Le slogan est clair : “Sauvons Ici Même, achetez Ici Même !” Cet appel aux lecteurs et lectrices est crucial pour assurer l’avenir de la maison d’édition basée à Nantes, qui propose une soixantaine de titres dans son catalogue. Malgré les défis rencontrés depuis le début de la pandémie, la fondatrice Bérengère Orieux demeure optimiste et passionnée.
Ici Même
Depuis onze ans, la maison d’édition Ici Même a été le foyer de travaux remarquables et d’artistes singuliers, allant de Heartless de Nina Bunjevac (traduit par Ludivine Bouton-Kelly) à Goiter de Josh Pettinger (traduit par Renaud Cerqueux), en passant par les explorations graphiques d’Elisa Menini dans le folklore nippon.
Son catalogue comprend au total une soixantaine de titres, dont deux lauréats du Prix Artémisia (Ada de Barbara Baldi et Bezimena de Nina Bunjevac), un lauréat du Prix de l’audace (Acte de Dieu de Giacomo Nanni), ainsi que plusieurs sélections au Festival international de la BD d’Angoulême.
Malgré cette richesse, le catalogue de qualité de la maison est aujourd’hui menacé, bien que Bérengère Orieux, la fondatrice, insiste sur son souhait de ne pas être trop alarmiste. Cependant, dans un communiqué publié le 27 février dernier, elle ne cache pas le “péril” qui plane sur Ici Même.
La maison d’édition ici même face à l’impact du covid : un cri d’alarme et des défis à surmonter
Bérengère Orieux partage : “Les premières difficultés sont arrivées au moment du Covid. Je réalise 90 % de mon chiffre d’affaires en librairie, et le reste en salons. D’un coup, il n’y avait plus rien, plus d’afflux de trésorerie. Notre diffuseur nous a aussi incités à ralentir les parutions, pour éviter l’embouteillage à la réouverture. Le coup de frein a été un peu trop sévère, et cela a été le début de l’engrenage.”
Dans le monde de l’édition, surtout quand elle est indépendante, chaque publication finance plus ou moins la suivante, et la maison doit également assurer une certaine avance de trésorerie lors de la sortie d’un titre. Bérengère Orieux ajoute : “Ces 6 à 9 mois d’avance, nous avons de plus en plus de mal à les encaisser.”
Au défi posé par le Covid se sont ajoutés d’autres obstacles : la montée des coûts de fabrication d’une part, et la baisse du pouvoir d’achat de l’autre. Malgré leur qualité indéniable (dos toilé, papier haut de gamme, pagination importante, nombreuses couleurs…) et les fréquentes traductions, les ouvrages d’Ici Même sont onéreux, admet l’éditrice, qui tient à ce soin particulier.
Le coût de production de chaque titre est donc élevé, tout comme le prix de vente moyen, autour de 26 € : “Cela peut sembler élevé, mais je ne peux pas les vendre moins cher, la marge est déjà minimale”, explique l’éditrice. Les ouvrages sont distribués et diffusés par Makassar.
La maison d’édition ici même face aux défis de l’industrie : appel à la solidarité et à l’engagement
Bérengère Orieux partage son constat : “Dans les festivals, et notamment celui d’Angoulême en début d’année, j’ai remarqué la réduction du panier, légitime, alors que le pouvoir d’achat est en berne. D’autres éditeurs ont fait le même constat.”
Elle poursuit : “Nos spécificités, en tant qu’éditeurs indépendants, ont été un peu nivelées avec les années. Il y a aujourd’hui de plus en plus de titres, et les lignes se sont brouillées entre ce que les indés proposent et les offres des grosses maisons. Celles-ci font aussi du roman graphique, de la création, qui étaient notre cœur de métier il y a dix ans. Elles le font avec plus de moyens, et des prix parfois plus bas…”

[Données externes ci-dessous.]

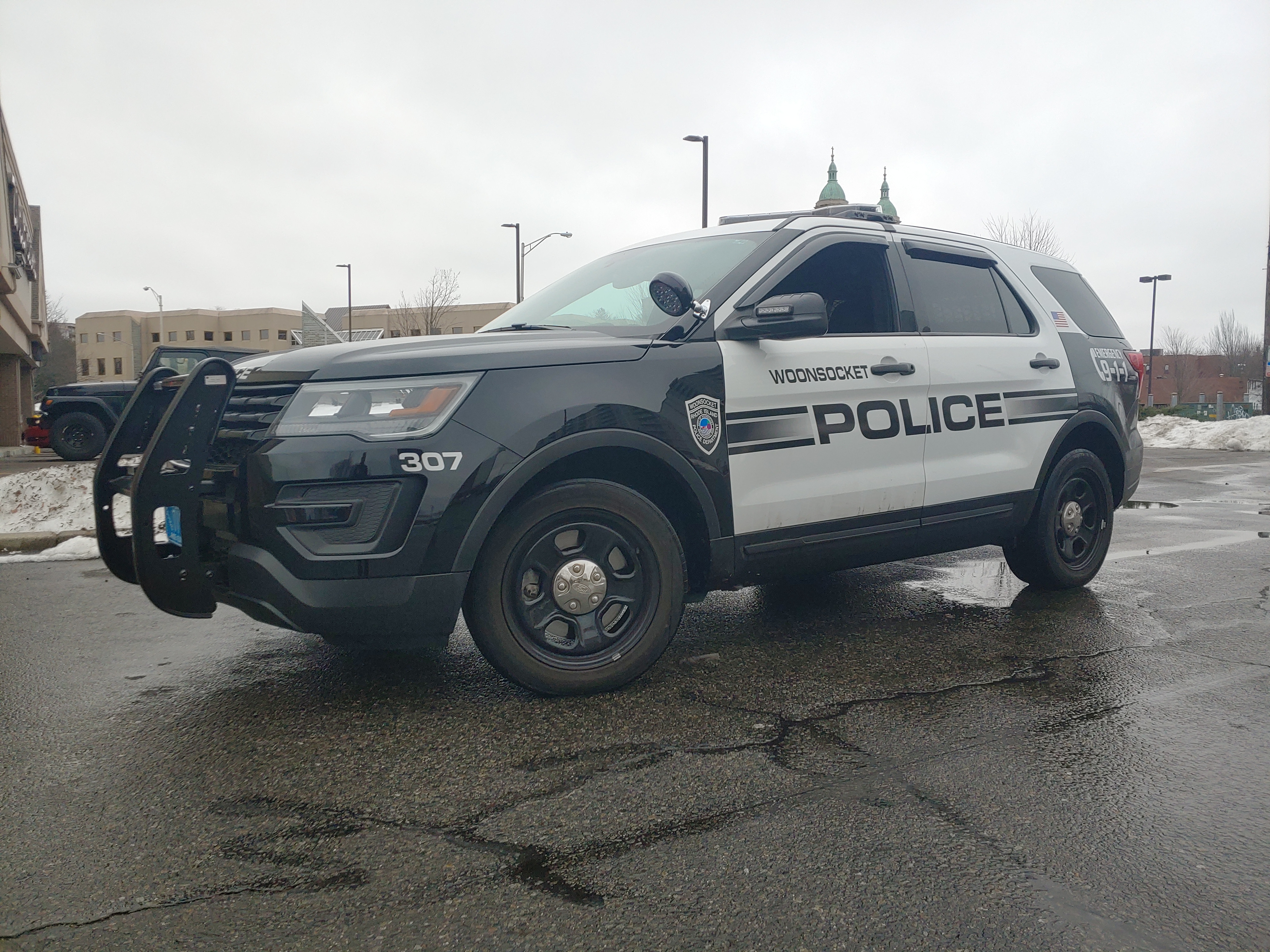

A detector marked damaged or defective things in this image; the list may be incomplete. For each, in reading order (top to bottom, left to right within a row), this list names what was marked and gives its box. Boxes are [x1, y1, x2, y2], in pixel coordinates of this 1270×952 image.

Huit jours après avoir lancé son appel, Bérengère Orieux se réjouit des soutiens reçus depuis l’entrepôt nantais où elle prépare des livres à l’expédition. Avec l’aide logistique de la maison d’édition voisine Rouquemoute, elle a atteint environ un tiers de l’objectif fixé pour garantir la pérennité d’Ici Même. “Tous les achats sont bons à prendre, mais n’hésitez pas à commander chez les libraires, qui ont toujours joué le jeu, y compris en Suisse et en Belgique”, rappelle l’éditrice, qui travaille seule et fait appel à des collaborateurs externes pour la traduction et les travaux graphiques.
Outre la fidélité des libraires, Ici Même peut compter sur le soutien régulier du Centre national du Livre, pour certains projets, et celui de la région Pays de la Loire, notamment pour le déplacement dans les salons.